**Estratto del testo**
··········
5.2. Preparazione dei terreni-reimpianto. Nei nuovi impianti, la preparazione dei terreni deve prevedere:
analisi chimico-fisiche del terreno, secondo metodi ufficiali, allo scopo di realizzare eventuali impianti di drenaggio e qualita/quantità delle concimazioni di fondo con la distribuzione di 20/30 tonnellate di sostanza organica ad ettaro, lo scasso e quindi l’interramento della sostanza organica, ed altre azioni correttive,
il livellamento delle superfici per facilitare il deflusso delle acque, la concimazione minerale d’impianto con 1,5/2,0 tonnellate di concimi fosfatici e 0,5/1,0 di tonnellate di concimi potassici ad ettaro.
5.3. Impianti. Gli impianti del tipo tradizionale caratterizzati da esemplari di grandi dimensioni con produzioni elevate, possono coesistere in consociazione all’agrumeto nella fascia pianeggiante collinare, al frutteto o vigneto nella fascia montana. Nell’impianto è ammesso esclusivamente l’uso di astoni (certificati) di ciliegio selvatico Prunus avium o di altri soggetti del genere Prunus, anche ibridi. I portinnesti utilizzati in funzione del tipo di terreno (condizioni di umidità, profondità e tessitura) e di coltivazione (forme di allevamento e sistemi di potatura) sono il «franco» (Prunus

avium L.) e suoi derivati, per le eccezionali doti di adattamento a terreni poveri, ricchi di scheletro e sciolti con scarsa disponibilità idrica e per la loro resistenza alle malattie fungine. Sono ammesse tutte le forme di allevamento sia in volume che in parete. Per le forme in volume, specie per i nuovi impianti, la chioma potrà assumere, con operazioni di potatura, una forma a vaso basso su tre o quattro branche principali; per le forme in parete si può fare riferimento alla spalliera o alla ipsilon. Adottando queste forme di allevamento a ridotto sviluppo, sarà possibile utilizzare mezzi di difesa fisica (coperture fisse o mobili quali reti o films plastici).
··········
**Dati forniti**

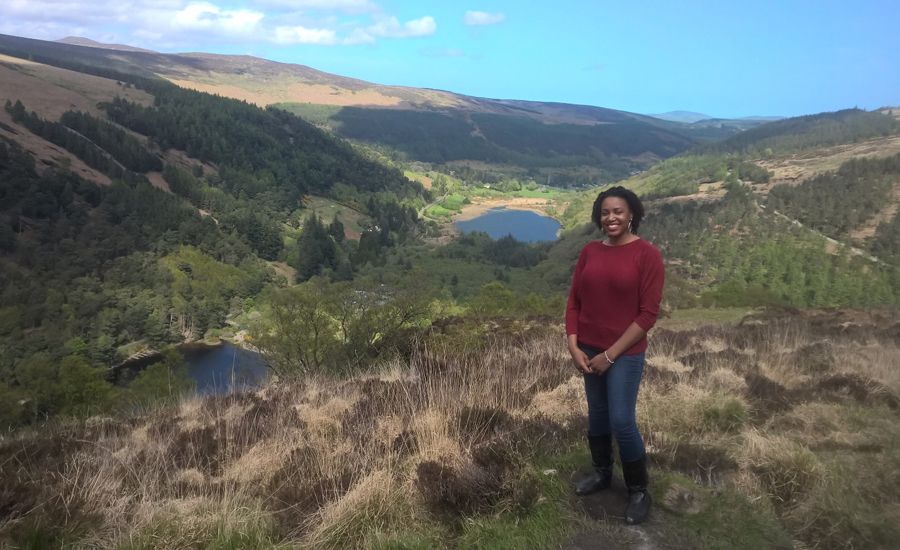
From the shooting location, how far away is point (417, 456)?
4.13 meters

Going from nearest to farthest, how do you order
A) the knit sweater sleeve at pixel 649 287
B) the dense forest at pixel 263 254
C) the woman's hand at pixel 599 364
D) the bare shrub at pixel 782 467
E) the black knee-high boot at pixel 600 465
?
the knit sweater sleeve at pixel 649 287 < the woman's hand at pixel 599 364 < the black knee-high boot at pixel 600 465 < the bare shrub at pixel 782 467 < the dense forest at pixel 263 254

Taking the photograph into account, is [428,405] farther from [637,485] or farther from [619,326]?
[619,326]

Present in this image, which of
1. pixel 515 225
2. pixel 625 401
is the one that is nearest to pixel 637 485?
pixel 625 401

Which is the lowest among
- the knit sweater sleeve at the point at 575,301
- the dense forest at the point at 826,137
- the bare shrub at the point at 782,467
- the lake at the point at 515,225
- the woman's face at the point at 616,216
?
the lake at the point at 515,225

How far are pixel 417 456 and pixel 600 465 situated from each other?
4.82ft

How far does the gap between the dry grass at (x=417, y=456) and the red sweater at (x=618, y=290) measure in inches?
48.2

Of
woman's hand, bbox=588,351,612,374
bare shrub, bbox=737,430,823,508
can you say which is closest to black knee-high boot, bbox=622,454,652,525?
woman's hand, bbox=588,351,612,374

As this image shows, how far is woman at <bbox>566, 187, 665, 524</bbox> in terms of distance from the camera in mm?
3295

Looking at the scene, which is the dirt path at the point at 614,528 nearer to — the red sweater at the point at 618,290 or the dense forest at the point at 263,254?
the red sweater at the point at 618,290

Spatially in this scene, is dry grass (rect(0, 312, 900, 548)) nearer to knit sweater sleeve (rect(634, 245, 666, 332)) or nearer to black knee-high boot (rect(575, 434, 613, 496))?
black knee-high boot (rect(575, 434, 613, 496))

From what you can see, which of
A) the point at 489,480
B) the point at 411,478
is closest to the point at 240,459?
the point at 411,478

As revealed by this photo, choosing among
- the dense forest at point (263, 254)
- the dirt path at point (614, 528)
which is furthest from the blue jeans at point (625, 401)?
the dense forest at point (263, 254)

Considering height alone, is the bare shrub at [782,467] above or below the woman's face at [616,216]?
below

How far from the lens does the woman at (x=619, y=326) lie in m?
3.29
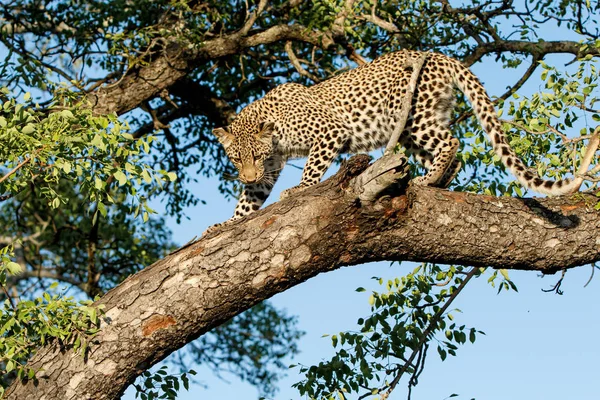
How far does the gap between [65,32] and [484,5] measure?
4.77 meters

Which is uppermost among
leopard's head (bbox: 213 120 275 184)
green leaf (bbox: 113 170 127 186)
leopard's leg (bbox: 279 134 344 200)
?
··········
**Obiettivo**
Elenca tutte le colture con cui, secondo l'estratto del testo, gli impianti di tipo tradizionale possono coesistere in consociazione.

**Risposta**
Agrumeto, frutteto, vigneto.